In Orriols's debut in Parliament, there was a clash with the Speaker of the House, Josep Rull, who criticized her for the tone of her speech. Rull was hasty. The fine that Tània Verge's department slapped on Orriols—€10,001—for allegedly racist remarks was another mistake. Alianza constantly resorts, as all populism does, to victimization. Orriols fully exploits the platforms, which for her are as much Ripoll as the Parliament. Social media pumps out her every word and action. Aliança groups are forming in many towns in Catalonia. The party is spreading, it's spreading like an oil slick. Often, the people who join Aliança are former members of Convergents and people close to Junts.
In February, Puigdemont opted at the last minute not to support a motion of no confidence to remove Orriols from the mayoralty of Ripoll. A survey conducted in the municipality clearly advised against it. Junts has realized that the cure may be worse than the disease. If they unseat her, they will fuel the victim-playing narrative of Aliança, which is now competing in Catalonia as a whole, where it is increasingly well-known. In March, Junts and Pedro Sánchez reached an agreement on the delegation of immigration powers to the Generalitat. The PP and Vox reacted furiously. So did the left, both in Spain and Catalonia. They insinuated or clearly stated that Junts would favor far-right or racist policies. Gabriel Rufián declares that Junts must be monitored to ensure that its powers "are used properly," urging Puigdemont's party to "remember Pujol's Catalonia for all and not Orriols's Catalonia for four."
Puigdemont and Turull have long decided not to stand idly by while the wave advances vigorously. It is essential to confront Orriols in every town, every region, every city. Turull is moving up and down, like other leaders, to try to reinforce and, if possible, strengthen their positions on the ground. "Cracking stones" is only part of the plan. The other involves addressing the issue of immigration, without do-gooding but also distancing themselves from Orriols's provocative rhetoric.

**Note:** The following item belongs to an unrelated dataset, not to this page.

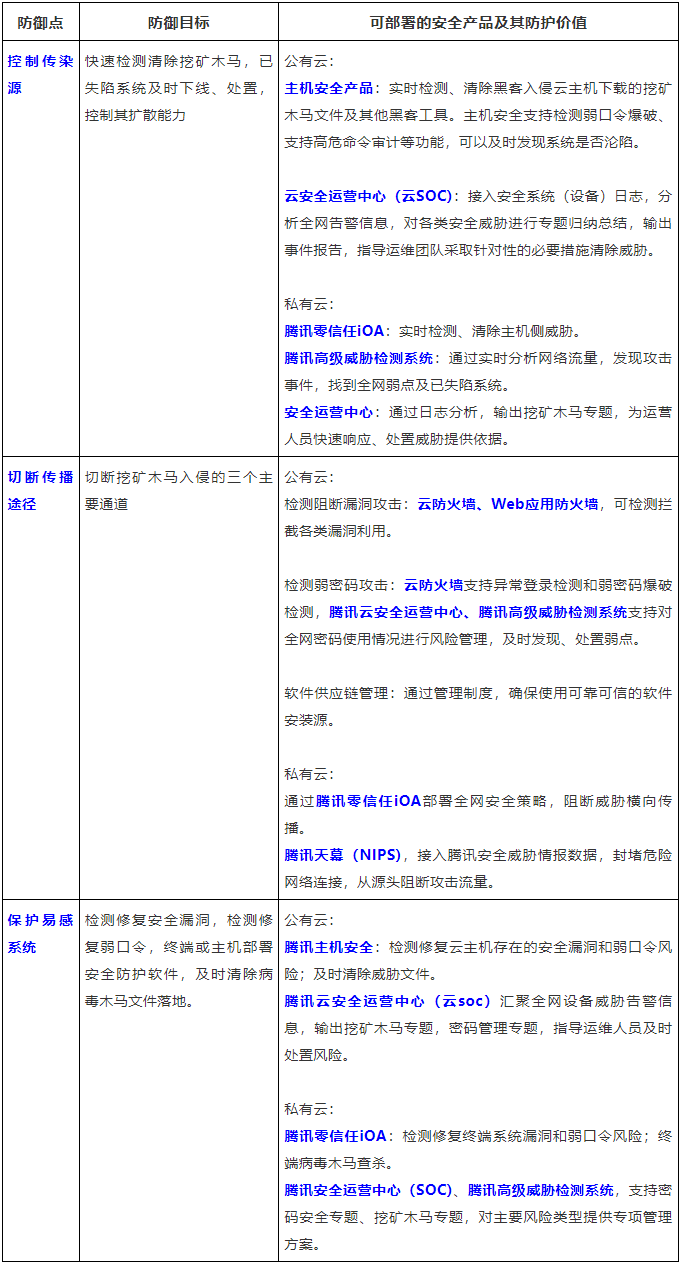 | 防御点 | 防御目标 | 可部署的安全产品及其防护价值 |
|---|---|---|
| 控制传染源 | 快速检测清除挖矿木马，已失陷系统及时下线、处置，控制其扩散能力 | 公有云：<br>主机安全产品：实时检测、清除黑客入侵云主机下载的挖矿木马文件及其他黑客工具。主机安全支持检测弱口令爆破、支持高危命令审计等功能，可以及时发现系统是否沦陷。<br><br>云安全运营中心（云SOC）：接入安全系统（设备）日志，分析全网告警信息，对各类安全威胁进行专题归纳总结，输出事件报告，指导运维团队采取针对性的必要措施清除威胁。<br><br>私有云：<br>腾讯零信任iOA：实时检测、清除主机侧威胁。<br>腾讯高级威胁检测系统：通过实时分析网络流量，发现攻击事件，找到全网弱点及已失陷系统。<br>安全运营中心：通过日志分析，输出挖矿木马专题，为运营人员快速响应、处置威胁提供依据。 |
| 切断传播途径 | 切断挖矿木马入侵的三个主要通道 | 公有云：<br>检测阻断漏洞攻击：云防火墙、Web应用防火墙，可检测拦截各类漏洞利用。<br><br>检测弱密码攻击：云防火墙支持异常登录检测和弱密码爆破检测，腾讯云安全运营中心、腾讯高级威胁检测系统支持对全网密码使用情况进行风险管理，及时发现、处置弱点。<br><br>软件供应链管理：通过管理制度，确保使用可靠可信的软件安装源。<br><br>私有云：<br>通过腾讯零信任iOA部署全网安全策略，阻断威胁横向传播。<br>腾讯天幕（NIPS），接入腾讯安全威胁情报数据，封堵危险网络连接，从源头阻断攻击流量。 |
| 保护易感系统 | 检测修复安全漏洞，检测修复弱口令，终端或主机部署安全防护软件，及时清除病毒木马文件落地。 | 公有云：<br>腾讯主机安全：检测修复云主机存在的安全漏洞和弱口令风险；及时清除威胁文件。<br>腾讯云安全运营中心（云soc）汇聚全网设备威胁告警信息，输出挖矿木马专题，密码管理专题，指导运维人员及时处置风险。<br><br>私有云：<br>腾讯零信任iOA：检测修复终端系统漏洞和弱口令风险；终端病毒木马查杀。<br>腾讯安全运营中心（SOC）、腾讯高级威胁检测系统，支持密码安全专题、挖矿木马专题，对主要风险类型提供专项管理方案。 |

Insisting on presenting immigration as a 100% positive phenomenon, ignoring its drawbacks, as the PSC, ERC, the Comuns, and the CUP do, is useless. Neither is limiting themselves to obsessively discrediting Orriols. It's looking at the finger but not seeing the moon. And the moon are the problems that people perceive as real, and that concern them. And there is concern in Catalonia about the issue of immigration, which is often associated with insecurity and seen as a threat to an identity and way of life.
The first Barometer of the Generalitat's Center for Opinion Studies (CEO) for 2025 warns that Junts is falling in voting intention, and could lose between six and eight seats, while, in turn, Orriols's party could also gain six or eight. And they confirm some of the losses. Junts shows low voter loyalty compared to the rest, while Aliança and PP have the highest.
We were saying that with Orriols's entry into Parliament, alarm bells are ringing for Junts. The emergence of Aliança—which is perfectly conceivable to grow far beyond the ten seats currently granted to it by the CEO—makes the re-establishment of a pro-independence government in the Generalitat impossible. Arithmetically impossible. In the best-case scenario, according to the aforementioned poll, Junts and ERC could muster 52 deputies. Even if we add the CUP (Cup)—four at most—the numbers don't add up, not by a long shot. In Parliament, the absolute majority, let's remember, is 68. And ERC will never join a pact that includes Aliança. The fact that a pro-independence party has emerged to its right could prevent Junts from returning to power for a long time. It's a problem of parliamentary geometry, a game of majorities and minorities, which, if confirmed, will resemble, with all due respect, what Vox is proposing to Núñez Feijóo's PP, a man caught between the force that propels him toward the center and the force that pulls him to the right.